Unfortunately, in many communities these resources are inequitably distributed. They can be less abundant in poorer neighborhoods with a larger share of minority residents, which can be exasperated by a history of segregation in public places and lack of racial and ethnic representation in trail and conservation organizations. In addition, in more urban areas, historically minority or low-income areas tend to be more densely developed, leaving less space for building new parks or trails.
The benefit of parks and trails is greatest for those who live closest to these resources, and a disparity in access can have significant health, social, and economic implications, while also exacerbating environmental justice concerns in communities.
More and more, cities are pursuing improved access goal by incorporating the benefits of trails and pathways as part of their planning, development, and revitalization standards—moving beyond trails as a recreational amenity and incorporating trails as critical contributors to goals in public health, climate resilience, and transportation.
Improving park and trail access is also an important tool to help revitalize urban neighborhoods, and relatively new tools like crowdsourcing can help cities collect more accurate and extensive trail user data when measuring performance and future needs.

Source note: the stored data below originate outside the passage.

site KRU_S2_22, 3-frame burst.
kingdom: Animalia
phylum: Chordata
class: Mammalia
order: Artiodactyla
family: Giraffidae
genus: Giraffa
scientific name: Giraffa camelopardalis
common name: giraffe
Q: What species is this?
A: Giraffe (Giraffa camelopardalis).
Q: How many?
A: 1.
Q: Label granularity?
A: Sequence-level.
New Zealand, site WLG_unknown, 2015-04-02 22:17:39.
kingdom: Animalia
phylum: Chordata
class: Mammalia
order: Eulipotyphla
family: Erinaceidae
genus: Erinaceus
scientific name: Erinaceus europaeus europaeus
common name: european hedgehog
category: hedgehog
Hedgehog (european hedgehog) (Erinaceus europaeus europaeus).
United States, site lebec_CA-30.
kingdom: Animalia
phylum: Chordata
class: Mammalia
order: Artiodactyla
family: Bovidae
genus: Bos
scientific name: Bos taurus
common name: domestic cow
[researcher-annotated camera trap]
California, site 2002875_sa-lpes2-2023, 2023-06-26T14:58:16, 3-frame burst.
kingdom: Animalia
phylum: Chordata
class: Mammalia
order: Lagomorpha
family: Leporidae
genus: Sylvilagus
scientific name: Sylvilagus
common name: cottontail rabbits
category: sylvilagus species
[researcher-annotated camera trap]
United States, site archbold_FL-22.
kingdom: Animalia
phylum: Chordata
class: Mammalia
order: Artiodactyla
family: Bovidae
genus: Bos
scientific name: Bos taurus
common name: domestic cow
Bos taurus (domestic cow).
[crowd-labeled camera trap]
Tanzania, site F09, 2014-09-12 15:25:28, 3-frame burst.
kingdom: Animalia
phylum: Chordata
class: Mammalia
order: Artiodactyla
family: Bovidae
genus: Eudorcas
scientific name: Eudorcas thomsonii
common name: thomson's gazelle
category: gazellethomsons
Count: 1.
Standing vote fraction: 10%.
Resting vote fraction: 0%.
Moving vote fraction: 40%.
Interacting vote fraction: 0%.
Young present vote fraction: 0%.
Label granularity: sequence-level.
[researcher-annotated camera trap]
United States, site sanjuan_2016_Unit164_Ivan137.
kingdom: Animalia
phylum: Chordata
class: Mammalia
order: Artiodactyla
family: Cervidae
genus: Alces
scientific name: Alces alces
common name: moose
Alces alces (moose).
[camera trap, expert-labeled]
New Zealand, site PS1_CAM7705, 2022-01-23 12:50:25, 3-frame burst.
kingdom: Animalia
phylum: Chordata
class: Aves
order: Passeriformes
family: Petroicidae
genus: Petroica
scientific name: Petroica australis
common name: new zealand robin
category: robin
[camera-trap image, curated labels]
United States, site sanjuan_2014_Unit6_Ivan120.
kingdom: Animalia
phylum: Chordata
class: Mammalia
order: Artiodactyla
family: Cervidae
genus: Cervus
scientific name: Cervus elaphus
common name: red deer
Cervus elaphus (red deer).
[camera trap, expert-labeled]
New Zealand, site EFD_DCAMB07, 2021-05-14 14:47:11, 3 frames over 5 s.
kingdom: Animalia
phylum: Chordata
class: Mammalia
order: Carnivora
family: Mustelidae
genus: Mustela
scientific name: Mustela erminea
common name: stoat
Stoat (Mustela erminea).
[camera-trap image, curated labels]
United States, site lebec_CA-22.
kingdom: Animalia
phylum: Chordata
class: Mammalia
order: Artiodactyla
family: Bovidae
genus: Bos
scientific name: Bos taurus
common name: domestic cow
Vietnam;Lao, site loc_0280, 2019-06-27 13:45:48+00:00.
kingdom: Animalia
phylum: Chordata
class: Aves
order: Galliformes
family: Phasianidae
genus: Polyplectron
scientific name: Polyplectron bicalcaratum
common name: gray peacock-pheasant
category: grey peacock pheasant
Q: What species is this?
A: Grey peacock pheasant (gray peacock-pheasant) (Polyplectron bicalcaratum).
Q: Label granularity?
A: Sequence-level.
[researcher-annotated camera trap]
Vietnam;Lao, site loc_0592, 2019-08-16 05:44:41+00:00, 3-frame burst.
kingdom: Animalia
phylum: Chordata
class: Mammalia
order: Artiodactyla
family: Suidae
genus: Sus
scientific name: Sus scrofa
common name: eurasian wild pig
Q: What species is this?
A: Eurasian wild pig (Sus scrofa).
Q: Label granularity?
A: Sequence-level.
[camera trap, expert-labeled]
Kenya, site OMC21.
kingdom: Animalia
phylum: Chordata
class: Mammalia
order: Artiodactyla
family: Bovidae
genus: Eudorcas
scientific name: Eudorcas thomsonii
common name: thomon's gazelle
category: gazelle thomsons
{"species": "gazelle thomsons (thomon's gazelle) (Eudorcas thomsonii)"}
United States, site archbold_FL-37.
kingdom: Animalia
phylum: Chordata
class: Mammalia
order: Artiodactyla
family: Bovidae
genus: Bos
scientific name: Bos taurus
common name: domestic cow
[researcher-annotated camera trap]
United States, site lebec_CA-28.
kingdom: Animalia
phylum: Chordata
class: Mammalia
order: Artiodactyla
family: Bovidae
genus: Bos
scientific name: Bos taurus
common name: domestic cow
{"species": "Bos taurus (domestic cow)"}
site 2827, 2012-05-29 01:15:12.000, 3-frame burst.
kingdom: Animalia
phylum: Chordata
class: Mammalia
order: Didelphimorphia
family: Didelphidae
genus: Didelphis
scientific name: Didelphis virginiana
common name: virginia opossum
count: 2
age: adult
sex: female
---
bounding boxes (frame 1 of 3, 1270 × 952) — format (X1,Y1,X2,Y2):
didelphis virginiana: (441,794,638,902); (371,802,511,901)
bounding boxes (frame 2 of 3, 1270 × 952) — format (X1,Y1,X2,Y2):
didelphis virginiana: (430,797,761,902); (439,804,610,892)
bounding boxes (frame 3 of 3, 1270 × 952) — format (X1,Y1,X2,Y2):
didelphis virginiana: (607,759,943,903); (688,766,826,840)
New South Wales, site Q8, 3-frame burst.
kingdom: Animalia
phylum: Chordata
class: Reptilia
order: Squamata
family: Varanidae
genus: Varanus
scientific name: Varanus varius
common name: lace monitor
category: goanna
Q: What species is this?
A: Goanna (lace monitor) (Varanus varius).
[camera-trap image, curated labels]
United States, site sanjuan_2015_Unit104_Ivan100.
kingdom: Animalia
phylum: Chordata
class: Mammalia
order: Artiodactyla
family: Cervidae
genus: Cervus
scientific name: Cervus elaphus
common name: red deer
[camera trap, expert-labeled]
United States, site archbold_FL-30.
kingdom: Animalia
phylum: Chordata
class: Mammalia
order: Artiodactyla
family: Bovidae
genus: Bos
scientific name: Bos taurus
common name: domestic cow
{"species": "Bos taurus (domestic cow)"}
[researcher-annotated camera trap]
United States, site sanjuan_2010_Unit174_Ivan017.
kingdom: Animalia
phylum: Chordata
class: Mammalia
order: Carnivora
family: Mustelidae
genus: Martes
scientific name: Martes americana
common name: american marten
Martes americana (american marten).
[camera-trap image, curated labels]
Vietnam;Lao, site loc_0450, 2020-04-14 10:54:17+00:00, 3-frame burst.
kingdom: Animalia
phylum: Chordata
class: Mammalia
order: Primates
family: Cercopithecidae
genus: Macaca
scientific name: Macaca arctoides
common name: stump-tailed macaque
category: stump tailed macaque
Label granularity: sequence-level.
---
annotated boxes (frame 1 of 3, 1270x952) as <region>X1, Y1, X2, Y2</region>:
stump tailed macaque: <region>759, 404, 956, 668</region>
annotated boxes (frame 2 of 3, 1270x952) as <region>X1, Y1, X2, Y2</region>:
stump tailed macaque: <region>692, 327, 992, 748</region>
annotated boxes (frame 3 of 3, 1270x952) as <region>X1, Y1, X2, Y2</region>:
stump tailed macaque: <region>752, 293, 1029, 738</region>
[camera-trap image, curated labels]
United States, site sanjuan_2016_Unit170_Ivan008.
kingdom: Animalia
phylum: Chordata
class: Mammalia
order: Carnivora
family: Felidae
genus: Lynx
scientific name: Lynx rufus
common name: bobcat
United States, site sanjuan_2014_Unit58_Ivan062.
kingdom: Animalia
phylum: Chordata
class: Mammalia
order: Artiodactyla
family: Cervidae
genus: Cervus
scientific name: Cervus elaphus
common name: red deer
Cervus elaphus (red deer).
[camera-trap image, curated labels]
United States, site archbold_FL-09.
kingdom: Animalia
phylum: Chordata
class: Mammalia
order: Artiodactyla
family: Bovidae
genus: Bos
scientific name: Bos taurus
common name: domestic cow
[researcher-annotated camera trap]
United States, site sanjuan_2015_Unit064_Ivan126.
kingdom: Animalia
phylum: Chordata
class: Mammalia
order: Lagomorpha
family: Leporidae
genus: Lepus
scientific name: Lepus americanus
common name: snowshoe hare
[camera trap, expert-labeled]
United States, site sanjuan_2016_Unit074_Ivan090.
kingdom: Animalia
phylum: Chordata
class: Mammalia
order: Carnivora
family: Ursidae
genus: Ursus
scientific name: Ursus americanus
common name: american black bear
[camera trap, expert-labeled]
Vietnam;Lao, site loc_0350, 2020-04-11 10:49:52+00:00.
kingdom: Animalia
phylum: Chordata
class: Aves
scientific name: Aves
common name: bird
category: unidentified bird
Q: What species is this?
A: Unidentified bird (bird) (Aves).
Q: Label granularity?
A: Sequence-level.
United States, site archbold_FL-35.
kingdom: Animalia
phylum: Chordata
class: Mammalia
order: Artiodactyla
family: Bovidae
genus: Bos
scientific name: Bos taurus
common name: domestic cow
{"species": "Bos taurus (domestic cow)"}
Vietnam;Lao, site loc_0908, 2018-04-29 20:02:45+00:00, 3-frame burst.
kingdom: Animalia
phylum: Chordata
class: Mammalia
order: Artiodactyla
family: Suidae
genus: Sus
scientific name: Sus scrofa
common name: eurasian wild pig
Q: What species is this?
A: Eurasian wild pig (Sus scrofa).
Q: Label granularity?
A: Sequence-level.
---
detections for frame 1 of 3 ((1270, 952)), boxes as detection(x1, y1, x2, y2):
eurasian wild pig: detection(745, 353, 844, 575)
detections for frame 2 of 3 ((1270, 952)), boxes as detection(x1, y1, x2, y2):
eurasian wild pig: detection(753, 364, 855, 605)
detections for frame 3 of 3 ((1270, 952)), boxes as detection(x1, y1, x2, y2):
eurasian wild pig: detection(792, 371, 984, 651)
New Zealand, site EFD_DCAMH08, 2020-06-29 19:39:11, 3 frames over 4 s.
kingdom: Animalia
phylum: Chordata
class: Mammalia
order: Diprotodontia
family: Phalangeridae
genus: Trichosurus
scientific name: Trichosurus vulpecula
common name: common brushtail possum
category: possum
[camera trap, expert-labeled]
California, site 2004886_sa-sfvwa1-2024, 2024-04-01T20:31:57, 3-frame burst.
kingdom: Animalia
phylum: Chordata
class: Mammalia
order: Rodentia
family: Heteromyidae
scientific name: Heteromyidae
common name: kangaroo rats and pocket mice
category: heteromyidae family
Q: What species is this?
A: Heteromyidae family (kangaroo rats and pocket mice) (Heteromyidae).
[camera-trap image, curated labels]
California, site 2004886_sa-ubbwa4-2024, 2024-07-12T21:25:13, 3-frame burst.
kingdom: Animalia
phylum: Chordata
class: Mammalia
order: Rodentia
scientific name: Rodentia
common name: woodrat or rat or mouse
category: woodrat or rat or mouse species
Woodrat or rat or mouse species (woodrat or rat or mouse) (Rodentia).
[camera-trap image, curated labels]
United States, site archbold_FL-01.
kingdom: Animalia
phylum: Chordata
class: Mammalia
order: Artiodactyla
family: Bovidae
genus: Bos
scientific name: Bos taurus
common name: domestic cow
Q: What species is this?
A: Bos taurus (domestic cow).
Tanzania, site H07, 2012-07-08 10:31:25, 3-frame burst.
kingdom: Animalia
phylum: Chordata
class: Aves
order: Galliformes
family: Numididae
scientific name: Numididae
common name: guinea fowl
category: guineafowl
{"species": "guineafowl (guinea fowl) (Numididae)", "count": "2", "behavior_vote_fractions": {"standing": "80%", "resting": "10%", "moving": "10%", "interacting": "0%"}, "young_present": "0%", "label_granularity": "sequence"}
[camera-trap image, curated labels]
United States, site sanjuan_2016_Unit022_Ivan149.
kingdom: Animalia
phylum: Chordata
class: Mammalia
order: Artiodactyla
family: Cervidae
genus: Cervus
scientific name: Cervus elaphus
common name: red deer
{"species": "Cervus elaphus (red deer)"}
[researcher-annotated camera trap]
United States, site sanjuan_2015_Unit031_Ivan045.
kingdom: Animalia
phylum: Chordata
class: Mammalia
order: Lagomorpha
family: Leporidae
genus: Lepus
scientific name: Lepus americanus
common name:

Benefits of Improving Trail Access
Communities can take a variety of steps and approaches to improve trail access. A study of parks in southern California urban centers, for example, found that parks are used less in high-poverty areas than in low-poverty areas, driven partly by safety concerns; and that parks in high-poverty areas have, on average, eight fewer staff than parks in low-poverty areas.
In Los Angeles County, California, a study that follows a large sample of children over time demonstrated that children who live a walkable distance from parks are much less likely to be obese or overweight. Health benefits can be achieved through formal parks and recreation programs, but also through accessible green space or other small, informal places that encourage play. For instance, children who lived within 500 meters of a park had a significantly lower body mass index (BMI) at age 18, with larger effects for boys than for girls.
How communities assess inequities in access to green space also is important. An equity-mapping analysis found that low-income and concentrated poverty areas have significantly less access to park resources—and that creative strategies to utilize nontraditional public spaces such as schoolyards and vacant lots will be necessary because there is very little available park space in the most underserved neighborhoods.
In Taos, New Mexico lower trail use among Hispanic and low-income residents is likely due to differences in access, not because these residents do not want to use trails. Low-income residents with a park or trail within a 10-minute walk of their house were 50 percent more likely to have used trails during the previous year.